-- START TEXT PASSAGE --

I think I'm on record as saying that if Noah is your third option you'd still probably need superstars as your 1st and 2nd options to have a chance at winning a title. Ideally Noah is cast as a defensive stopper/leader/hustle player. I'd think you'd want Hibbert to be your third best guy too... maybe Indiana can do it with Paul George (superstar), David West (star), Hibbert and depth, but we'll see. I don't think they are too different than we were pre-Rose injury. I don't think Hibbert and Noah have wildly different impacts on the game. Despite your attempts to spin what I'm saying into something that fits into your narrative, casting me as foil for your quixotic battle against this group of "bulls fans" invented, I'm not sure I really said either of the things you're getting worked up about. 

Also... I don't think it is fair to lump Cousins, Drummond and Hibbert together... Hibbert is 27 and has considerably less upside than Cousins and Drummond. 



> What's funny is if Indiana beats Miami dornado will be talking about how we could never have gotten hibbert...


You know what's great is that I'll actually be around, no need to guess what I'll say. I'll still be talking about the Bulls... you'll still be arguing with people like a combative 12 year old. Is this how you converse with other adults in real life? I've heard you on the radio and you sounded a little nutty, but how can you possibly be this tone deaf? Your opinions are mostly benign... the arrogant and belligerent way in which you carry out these conversations is ridiculous. Simmer the **** down. 

I'll be rooting for Indiana against Miami, incidentally. Is your point that we should have traded into that draft to take Roy Hibbert? I don't see why I'd claim he was "never available", unlike you I don't pretend to know who is and who is not available for trade or what these organizations would be willing to give up, or when.


----------



## Hoodey (Jul 3, 2011)

mvP to the Wee said:


> Well I certainly have heard of Pippen more than Grace. I don't even know what position Grace plays and what positions Soriano, Marmol, and all of them play, so there's my deep knowledge about the sport.

-- END TEXT PASSAGE --

TASK LIST:
**A)** Answer these from the basketball forum thread:
(i) What age does the writer give for Hibbert?
(ii) Which team will the writer be rooting for against Miami?
(iii) Which Indiana player does the writer label a superstar?
**B)** In the basketball forum thread, why does the writer think it unfair to lump Cousins, Drummond and Hibbert together? Please answer in one to three sentences.
**C)** Carry on the basketball forum thread, picking up after its last line.

-- START DATA EXCERPT --

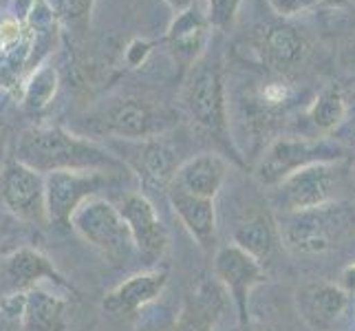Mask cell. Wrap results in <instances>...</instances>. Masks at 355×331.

-- END DATA EXCERPT --

RESULTS:
**A)**
(i) 27
(ii) Indiana
(iii) Paul George

**B)** The writer points out that Hibbert is 27 and has considerably less upside than Cousins and Drummond.

**C)**
In the 90s grace was more popular than pippen. A sad indictment of this city.


----------



## mvP to the Wee (Jul 14, 2007)

Hoodey said:


> Lol another 5'6" chump who is talking big behind a computer
> 
> 1) dumb**** you said 2nd best... I gave you two better before Willis.. you already lose.
> 2) they had a few good years coincide.


I still think he's the 2nd best, but I'm not going to take away from Derrick Brooks, who is a great linebacker himself. I also did not say it was not up for debate. If Urlacher had a somewhat decent offense during his time here, he probably would have a couple Superbowl, certainly one Superbowl ring if Grossman doesn't screw it up on the Colts.


----------



## mvP to the Wee (Jul 14, 2007)

Somebody go back on Kukoc4Evers old post, I think we found his 2nd account.


----------



## Dornado (May 26, 2003)

Ok... the personal attacks have to stop. I'm not going to go back and hand out infractions, but we all need to start taking the high ground.


Also... I don't think Mark Grace was more popular than Scottie Pippen.


----------



## Hoodey (Jul 3, 2011)

Dornado said:


> It is fair to say that Hibbert gives Miami more problems based on last years eastern conference finals, and I'll concede that it may be the case going forward. That series is definitely a point in favor of your argument. Still, I think overall I'm just as happy with Noah as I would be with Hibbert, which was my point.
> 
> 
> 
> ...


So you acknowledge what you did in your first paragraph but you're content to ignore Miami's weakness and go with a player who doesn't hurt them as much?

Indiana did lose... in a series that was as close as you all WISH the 2011 ECF was. 

I think hibbert could be a #2 with rose v. Miami. He was the #1 threat on the Pacers v. Miami. He opened up their offense. Wait... I can't speak wooden to you people lol. Everyone knows thibs is smarter than wooden was.


----------



## Hoodey (Jul 3, 2011)

Dornado said:


> Ok... the personal attacks have to stop. I'm not going to go back and hand out infractions, but we all need to start taking the high ground.
> 
> 
> Also... I don't think Mark Grace was more popular than Scottie Pippen.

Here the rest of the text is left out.